--- Start RECORDS FOR THE TASK ---

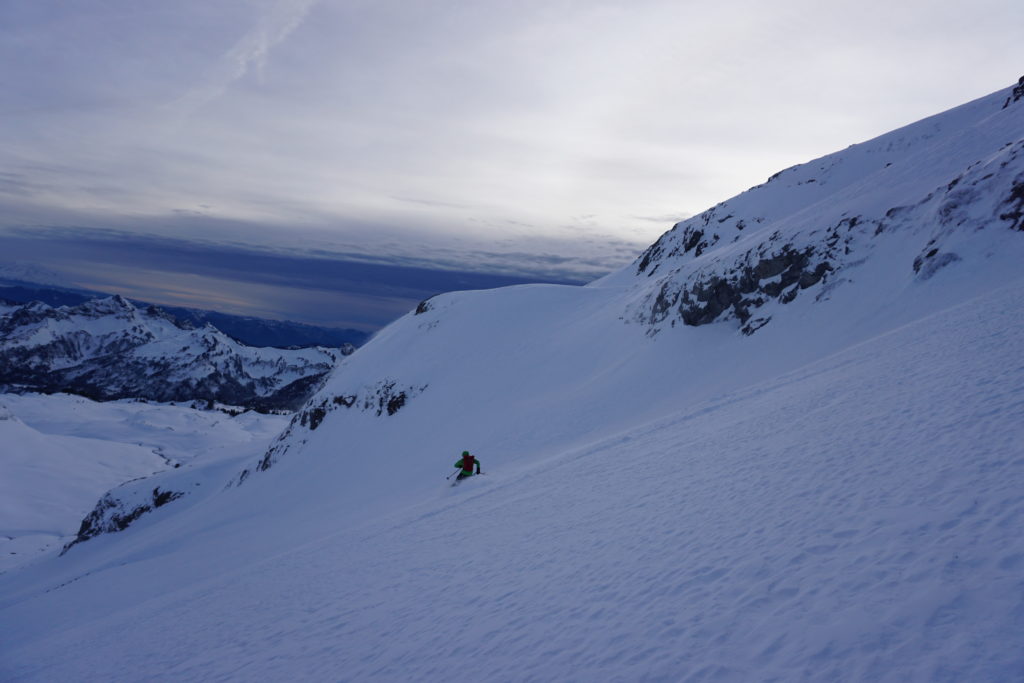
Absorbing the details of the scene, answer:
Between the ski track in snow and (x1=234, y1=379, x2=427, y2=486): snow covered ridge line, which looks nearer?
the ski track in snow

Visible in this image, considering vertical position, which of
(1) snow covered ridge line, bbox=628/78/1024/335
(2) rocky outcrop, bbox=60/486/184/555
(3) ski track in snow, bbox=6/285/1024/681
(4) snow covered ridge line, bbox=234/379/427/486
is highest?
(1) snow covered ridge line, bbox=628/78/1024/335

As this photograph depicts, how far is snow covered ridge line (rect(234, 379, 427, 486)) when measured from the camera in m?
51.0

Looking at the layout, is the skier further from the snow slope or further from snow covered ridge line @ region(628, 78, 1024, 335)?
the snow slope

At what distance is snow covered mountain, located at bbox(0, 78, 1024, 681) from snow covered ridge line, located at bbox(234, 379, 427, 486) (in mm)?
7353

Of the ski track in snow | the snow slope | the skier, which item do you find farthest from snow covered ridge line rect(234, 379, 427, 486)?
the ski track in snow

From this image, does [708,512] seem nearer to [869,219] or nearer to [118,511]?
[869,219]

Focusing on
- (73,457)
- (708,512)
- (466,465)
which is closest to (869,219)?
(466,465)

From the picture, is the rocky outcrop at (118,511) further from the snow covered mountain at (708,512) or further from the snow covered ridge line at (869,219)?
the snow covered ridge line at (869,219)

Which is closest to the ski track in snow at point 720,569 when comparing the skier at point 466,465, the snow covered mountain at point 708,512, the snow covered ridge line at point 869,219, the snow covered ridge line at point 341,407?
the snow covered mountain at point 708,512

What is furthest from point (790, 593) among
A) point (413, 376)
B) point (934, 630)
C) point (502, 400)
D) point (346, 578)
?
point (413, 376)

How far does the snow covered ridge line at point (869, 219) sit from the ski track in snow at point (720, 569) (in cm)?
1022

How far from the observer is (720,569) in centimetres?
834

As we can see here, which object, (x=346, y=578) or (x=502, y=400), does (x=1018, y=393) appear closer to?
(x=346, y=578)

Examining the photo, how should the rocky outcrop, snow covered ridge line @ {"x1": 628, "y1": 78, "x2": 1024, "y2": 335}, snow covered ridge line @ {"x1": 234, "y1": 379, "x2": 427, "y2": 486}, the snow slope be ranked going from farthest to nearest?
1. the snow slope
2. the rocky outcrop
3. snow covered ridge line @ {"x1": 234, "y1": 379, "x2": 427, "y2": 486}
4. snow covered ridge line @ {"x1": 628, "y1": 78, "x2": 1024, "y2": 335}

--- End RECORDS FOR THE TASK ---

▶ **GIVEN EXERCISE**
Reproduce every record above verbatim, with the pictures omitted.

▶ **ANSWER TO THE EXERCISE**
Absorbing the details of the scene, answer:
Between the ski track in snow and (x1=234, y1=379, x2=427, y2=486): snow covered ridge line, which looks nearer?
the ski track in snow

Visible in this image, considering vertical position, which of
(1) snow covered ridge line, bbox=628/78/1024/335
(2) rocky outcrop, bbox=60/486/184/555
(3) ski track in snow, bbox=6/285/1024/681
(4) snow covered ridge line, bbox=234/379/427/486
is highest?
(1) snow covered ridge line, bbox=628/78/1024/335

As this photograph depicts, how far is snow covered ridge line (rect(234, 379, 427, 486)) when measured from the camera in m?
51.0

Looking at the layout, is the skier further from the snow slope or further from snow covered ridge line @ region(628, 78, 1024, 335)?
the snow slope

At what distance is snow covered mountain, located at bbox(0, 78, 1024, 681) from snow covered ridge line, located at bbox(234, 379, 427, 486) (in mm)?
7353

Of the ski track in snow | the snow slope | the skier, which item do you find farthest from snow covered ridge line rect(234, 379, 427, 486)?
the ski track in snow

From this image, does [708,512] seem nearer to [869,219] or nearer to [118,511]?
[869,219]

Focusing on
- (73,457)
- (708,512)
- (466,465)
which is closest to (869,219)?
(466,465)

From the picture, is the rocky outcrop at (118,511) further from the snow covered mountain at (708,512) or further from the snow covered ridge line at (869,219)?
the snow covered ridge line at (869,219)

Which is closest to the ski track in snow at point 720,569 when comparing the skier at point 466,465, the snow covered mountain at point 708,512, the snow covered ridge line at point 869,219, the snow covered ridge line at point 341,407?
the snow covered mountain at point 708,512

What is furthest from point (790, 593) among
A) point (413, 376)
B) point (934, 630)
C) point (502, 400)
D) point (346, 578)
?
point (413, 376)

How far does the snow covered ridge line at point (869, 219) sit from the ski track in snow at point (720, 569) (in cm)?
1022

How far from the observer is (720,569) in centimetres?
834

As we can see here, which object, (x=346, y=578) or (x=502, y=400), does (x=1018, y=393) appear closer to?
(x=346, y=578)

Examining the photo, how should the rocky outcrop, snow covered ridge line @ {"x1": 628, "y1": 78, "x2": 1024, "y2": 335}, snow covered ridge line @ {"x1": 234, "y1": 379, "x2": 427, "y2": 486}, the snow slope be ranked going from farthest to nearest?
1. the snow slope
2. the rocky outcrop
3. snow covered ridge line @ {"x1": 234, "y1": 379, "x2": 427, "y2": 486}
4. snow covered ridge line @ {"x1": 628, "y1": 78, "x2": 1024, "y2": 335}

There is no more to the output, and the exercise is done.